* DATA RECORDS *
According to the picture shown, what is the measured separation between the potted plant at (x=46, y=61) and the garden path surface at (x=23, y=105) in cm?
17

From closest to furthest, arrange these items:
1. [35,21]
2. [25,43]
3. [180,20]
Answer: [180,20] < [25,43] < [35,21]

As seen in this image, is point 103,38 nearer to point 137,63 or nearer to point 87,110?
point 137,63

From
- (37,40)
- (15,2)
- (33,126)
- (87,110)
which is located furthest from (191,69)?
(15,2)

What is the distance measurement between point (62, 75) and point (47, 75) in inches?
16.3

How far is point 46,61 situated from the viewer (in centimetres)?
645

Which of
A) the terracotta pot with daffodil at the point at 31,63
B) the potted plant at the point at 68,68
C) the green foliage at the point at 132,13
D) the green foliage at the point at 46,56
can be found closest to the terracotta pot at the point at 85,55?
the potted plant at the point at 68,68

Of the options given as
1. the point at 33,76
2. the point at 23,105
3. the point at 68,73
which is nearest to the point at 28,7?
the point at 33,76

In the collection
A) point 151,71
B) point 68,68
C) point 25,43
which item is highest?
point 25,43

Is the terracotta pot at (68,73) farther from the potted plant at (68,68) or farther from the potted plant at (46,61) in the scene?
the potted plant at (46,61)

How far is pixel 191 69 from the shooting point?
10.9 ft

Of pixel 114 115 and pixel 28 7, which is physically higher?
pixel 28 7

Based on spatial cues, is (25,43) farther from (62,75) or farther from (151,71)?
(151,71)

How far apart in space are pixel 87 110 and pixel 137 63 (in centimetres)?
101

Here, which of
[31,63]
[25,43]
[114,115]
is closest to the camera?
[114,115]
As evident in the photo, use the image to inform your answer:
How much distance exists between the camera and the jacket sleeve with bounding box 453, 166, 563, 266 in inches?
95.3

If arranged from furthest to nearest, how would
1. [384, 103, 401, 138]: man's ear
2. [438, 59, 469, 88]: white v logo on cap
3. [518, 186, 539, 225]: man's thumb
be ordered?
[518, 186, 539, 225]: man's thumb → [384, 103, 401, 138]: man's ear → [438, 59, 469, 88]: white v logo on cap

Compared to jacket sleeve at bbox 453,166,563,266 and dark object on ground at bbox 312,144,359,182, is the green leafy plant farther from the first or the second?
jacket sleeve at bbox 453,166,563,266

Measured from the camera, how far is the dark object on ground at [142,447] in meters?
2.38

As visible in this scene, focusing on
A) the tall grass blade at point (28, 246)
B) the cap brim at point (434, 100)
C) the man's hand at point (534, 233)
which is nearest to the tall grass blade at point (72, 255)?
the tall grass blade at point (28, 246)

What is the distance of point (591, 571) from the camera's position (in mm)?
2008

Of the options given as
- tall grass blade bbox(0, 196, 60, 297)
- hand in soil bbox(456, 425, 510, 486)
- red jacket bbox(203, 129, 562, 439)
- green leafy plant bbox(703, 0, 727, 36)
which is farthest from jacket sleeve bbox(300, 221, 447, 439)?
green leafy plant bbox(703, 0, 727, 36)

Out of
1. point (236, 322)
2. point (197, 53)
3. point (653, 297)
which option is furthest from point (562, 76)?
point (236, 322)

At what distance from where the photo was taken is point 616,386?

* SET PROBLEM *
Starting at the line that contains "What is the distance of", output each remaining line of the listing, the last line included, exactly as it appears.

* RESPONSE BELOW *
What is the distance of point (591, 571) from the camera's position (in mm)?
2008

Of the options given as
- tall grass blade bbox(0, 196, 60, 297)
- hand in soil bbox(456, 425, 510, 486)
- red jacket bbox(203, 129, 562, 439)
- green leafy plant bbox(703, 0, 727, 36)
which is farthest from jacket sleeve bbox(300, 221, 447, 439)?
green leafy plant bbox(703, 0, 727, 36)

Out of
1. point (236, 322)
2. point (197, 53)
3. point (653, 297)
which option is furthest from point (562, 76)?
point (236, 322)

At what distance from where the photo was taken is point 616,386?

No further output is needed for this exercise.